What in a word, conventional art can not accomplished is: (1) makes full use of the peculiar property of amorphous diamond; (2) provide and have more the area that field emission can take place that disperses; And (3) provide sufficiently high emission location density (being smaller particles or crystallite) to produce electronics emission more equably from each negative electrode location, only needs a low-voltage source to produce electronics simultaneously and launch required electric field.
General introduction of the present invention
According to one embodiment of present invention, provide a kind of method of making display cathode, it comprises the step that forms a conductor wire that is adjacent to substrate surface and forms the step in the amorphous diamond district of a selected part that is adjacent to this conductor wire.

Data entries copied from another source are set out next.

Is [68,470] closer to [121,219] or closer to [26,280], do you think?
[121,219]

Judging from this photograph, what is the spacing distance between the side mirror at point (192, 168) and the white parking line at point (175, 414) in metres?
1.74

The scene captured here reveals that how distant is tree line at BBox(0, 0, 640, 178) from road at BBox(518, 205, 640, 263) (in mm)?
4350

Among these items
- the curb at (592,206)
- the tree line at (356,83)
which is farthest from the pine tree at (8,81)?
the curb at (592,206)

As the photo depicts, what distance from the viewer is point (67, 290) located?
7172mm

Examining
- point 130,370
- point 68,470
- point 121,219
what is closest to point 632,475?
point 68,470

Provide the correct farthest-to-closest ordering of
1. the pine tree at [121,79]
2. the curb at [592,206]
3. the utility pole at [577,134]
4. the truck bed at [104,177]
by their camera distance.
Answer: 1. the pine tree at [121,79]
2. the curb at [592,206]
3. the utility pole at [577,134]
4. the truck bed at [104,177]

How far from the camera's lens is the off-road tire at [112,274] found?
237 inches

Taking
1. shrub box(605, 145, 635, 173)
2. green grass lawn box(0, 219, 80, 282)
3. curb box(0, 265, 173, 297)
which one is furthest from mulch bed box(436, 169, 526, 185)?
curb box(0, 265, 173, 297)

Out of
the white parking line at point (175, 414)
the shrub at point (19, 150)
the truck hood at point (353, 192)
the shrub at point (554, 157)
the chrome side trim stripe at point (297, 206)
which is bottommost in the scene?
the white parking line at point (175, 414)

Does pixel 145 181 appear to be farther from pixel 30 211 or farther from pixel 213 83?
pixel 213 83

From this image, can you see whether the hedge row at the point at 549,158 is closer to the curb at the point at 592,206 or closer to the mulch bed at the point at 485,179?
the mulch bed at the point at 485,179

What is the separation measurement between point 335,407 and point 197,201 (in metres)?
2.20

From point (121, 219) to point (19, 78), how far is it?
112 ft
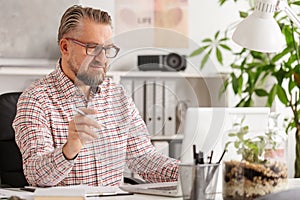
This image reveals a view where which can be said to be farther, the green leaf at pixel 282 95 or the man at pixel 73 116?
the green leaf at pixel 282 95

According to another embodiment of the invention, the method that provides a kind of making to be used for the minus plate of two utmost point display units, it comprises the steps: to form first conductive material layer that is adjacent to a surface of substrate.This first conductive material layer is formed pattern and etching, determines a plurality of negative electrode bands that separated by basal area.In connection with negative electrode band and substrate spacer region, form one second conductive material layer.Then, form a mask in connection with second conductive material layer, this mask contains a plurality of definite openings that form the position of a plurality of spacers that are used for.Then selected material is incorporated in these openings, to form a plurality of spacers.Then, remove the some parts of second conductive material layer selectively, to expose some surface areas of negative electrode band.At last, in the selected part of cathode strip belt surface, form a plurality of amorphous diamonds launch site.
According to still another embodiment of the invention, provide a kind of method of pixel of making three utmost point display cathodes, it comprises the steps: to form a conduction band on a surface of substrate.Be adjacent to this conduction band and form an insulation course.Be adjacent to this insulation course then and form a conductive layer, and this conductive layer is formed pattern and etching, to form a plurality of openings that expose some parts on the conductive layer.Corrode by these openings,, thereby form the sidewall of each opening with some parts from the bottom etching isolation layer.At last, the expose portion at the conduction band forms the amorphous diamond district.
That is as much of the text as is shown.